Peccato che "Il 51% del pacchetto azionario è controllato dalla famiglia Barilla e il restante 49% è controllato da una finanziaria denominata Reolou Italia Srl di cui non conosciamo gli azionisti. Sappiamo tuttavia che nel consiglio di amministrazione della Barilla siedono vari personaggi stranieri tra cui Walter Wurth (...) presidente della multinazionale svizzera Oerlikon Buhrle che è una delle maggiori aziende europee di armi pesanti (blindati, cannoni, missili)" (CTM, Guida al consumo critico, EMI, 1998).
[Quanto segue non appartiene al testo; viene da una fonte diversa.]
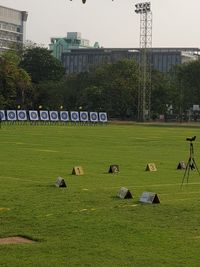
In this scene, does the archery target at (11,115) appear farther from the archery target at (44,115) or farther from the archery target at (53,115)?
the archery target at (53,115)

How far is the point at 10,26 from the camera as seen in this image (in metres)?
193

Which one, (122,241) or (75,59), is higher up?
(75,59)

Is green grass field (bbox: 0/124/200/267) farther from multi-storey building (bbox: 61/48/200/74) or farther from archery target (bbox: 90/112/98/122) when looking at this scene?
multi-storey building (bbox: 61/48/200/74)

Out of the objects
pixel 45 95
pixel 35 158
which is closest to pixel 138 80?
pixel 45 95

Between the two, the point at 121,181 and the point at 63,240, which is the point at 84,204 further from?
the point at 121,181

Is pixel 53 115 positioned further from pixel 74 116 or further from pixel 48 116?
pixel 74 116

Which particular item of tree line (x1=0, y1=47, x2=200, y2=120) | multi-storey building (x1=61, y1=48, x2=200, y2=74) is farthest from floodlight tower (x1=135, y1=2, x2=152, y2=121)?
multi-storey building (x1=61, y1=48, x2=200, y2=74)

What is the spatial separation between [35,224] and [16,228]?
1.49 ft

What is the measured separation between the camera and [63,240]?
9.94m

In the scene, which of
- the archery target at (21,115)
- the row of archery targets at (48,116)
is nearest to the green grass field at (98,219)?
the row of archery targets at (48,116)

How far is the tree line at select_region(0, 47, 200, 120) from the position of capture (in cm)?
10800

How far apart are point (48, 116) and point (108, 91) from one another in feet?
71.8

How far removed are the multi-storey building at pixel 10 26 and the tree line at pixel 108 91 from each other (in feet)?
219

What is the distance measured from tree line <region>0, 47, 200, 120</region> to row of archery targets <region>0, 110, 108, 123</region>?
42.4 ft
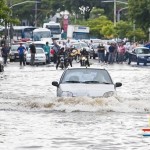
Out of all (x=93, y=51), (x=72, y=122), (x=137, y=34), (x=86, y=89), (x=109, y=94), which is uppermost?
(x=86, y=89)

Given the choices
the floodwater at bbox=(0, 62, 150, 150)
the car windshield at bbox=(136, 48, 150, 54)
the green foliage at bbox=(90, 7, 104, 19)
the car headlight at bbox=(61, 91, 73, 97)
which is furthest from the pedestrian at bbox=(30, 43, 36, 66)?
the green foliage at bbox=(90, 7, 104, 19)

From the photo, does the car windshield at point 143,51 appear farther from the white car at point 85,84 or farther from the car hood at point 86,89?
the car hood at point 86,89

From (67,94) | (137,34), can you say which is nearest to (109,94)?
(67,94)

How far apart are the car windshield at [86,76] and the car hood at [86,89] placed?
453 millimetres

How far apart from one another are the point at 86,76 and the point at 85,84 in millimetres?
1055

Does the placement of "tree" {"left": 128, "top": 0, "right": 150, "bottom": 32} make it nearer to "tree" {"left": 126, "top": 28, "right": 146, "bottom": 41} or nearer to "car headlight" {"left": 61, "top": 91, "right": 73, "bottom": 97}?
"tree" {"left": 126, "top": 28, "right": 146, "bottom": 41}

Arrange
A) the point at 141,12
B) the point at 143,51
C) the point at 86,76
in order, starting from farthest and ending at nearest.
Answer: the point at 141,12 → the point at 143,51 → the point at 86,76

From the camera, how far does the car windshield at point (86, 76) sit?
26062 millimetres

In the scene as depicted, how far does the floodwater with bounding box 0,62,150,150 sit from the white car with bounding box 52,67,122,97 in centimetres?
21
Tra arsenali e mulini bianchi non c'è poi troppa differenza all'interno della logica del business.

Ciliegina sulla torta la tanto strombazzata notizia che Monsanto abbandona la produzione del suo Terminator. Non credo questo debba essere interpretato come riconoscimento dei propri errori : si tratta semplicemente di una astuta manovra per dimostrare al mondo che la multinazionale è sensibile alle sollecitazioni dei consumatori con l'intento di distogliere l'attenzione dell'opinione pubblica dalla sostanza del problema; Monsanto non si è mai distinta per trasparenza e correttezza sul mercato e le sue mosse rese pubbliche sono semplicemente operazioni commerciali ben orchestrate.
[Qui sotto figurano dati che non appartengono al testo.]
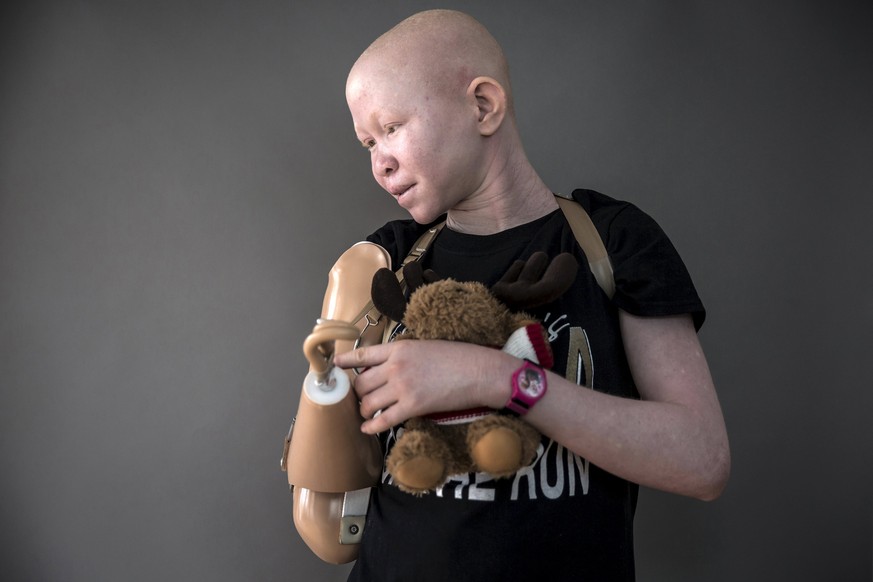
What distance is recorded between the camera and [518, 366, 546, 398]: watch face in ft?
2.74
Un recente studio degli analisti newyorkesi della Deutsche Bank conferma che "un tempo considerati fondamentali per la crescita del settore, gli ogm saranno ora percepiti come paria" e, a partire da settembre, i mercati finanziari hanno cominciato a mandare segnali negativi: i prezzi della maggior parte delle azioni delle industrie biotecnologiche sono calati (Internazionale n. 304, 8714 ottobre 1999). E' in atto quindi una ridefinizione dei termini della questione gestita dalle stesse multinazionali con la complicità di mass-media e governi per penetrare in maniera meno aggressiva sul mercato mondiale e creare consenso.
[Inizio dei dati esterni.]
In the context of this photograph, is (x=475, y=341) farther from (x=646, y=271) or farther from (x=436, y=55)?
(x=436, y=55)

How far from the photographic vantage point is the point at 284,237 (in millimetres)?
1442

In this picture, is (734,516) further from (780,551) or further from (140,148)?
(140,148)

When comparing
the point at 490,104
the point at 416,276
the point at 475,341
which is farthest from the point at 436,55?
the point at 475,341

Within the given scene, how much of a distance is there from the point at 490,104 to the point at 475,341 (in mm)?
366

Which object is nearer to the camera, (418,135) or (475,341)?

Non lasciamoci ingannare e cerchiamo di sviluppare una critica radicale al problema che sveli tutti i meccanismi che ne stanno alla base e le contraddizioni che emergono, privilegiando l'azione diretta e il boicottaggio e utilizzando un linguaggio che sappia arrivare direttamente alla gente e stimolare scelte coerenti per la salvaguardia della salute e dell'ambiente nonché per la creazione di reti alternative allo strapotere dei colossi del commercio mondiale.

Lele Odiardo

Manchette:
La tecnologia terminator permette di produrre piante sterili, inserendo nel loro genoma un meccanismo suicida automatico. Se questa tecnologia venisse impiegata su larga scala, gli agricoltori non potrebbero più conservare una parte del raccolto per la semina dell'anno successivo. Sarebbero obbligati a comprare ogni volta nuovi semi e le aziende produttrici avrebbero un controllo totale sulle colture (...) Il brevetto di questa tecnologia suicida è di proprietà di un'azienda statunitense, la Delta&Pine Land, che è stata comprata dalla Monsanto. Ma anche altre grandi società stanno depositando brevetti di tecnologie simili che puntano all'uso di un "gene assassino". Il 4 ottobre la Monsanto ha annunciato che non ha intenzione di sviluppare e utilizzare la tecnologia Terminator, la quale comunque avrebbe bisogno di anni di ulteriori ricerche per poter essere proposta su scala industriale.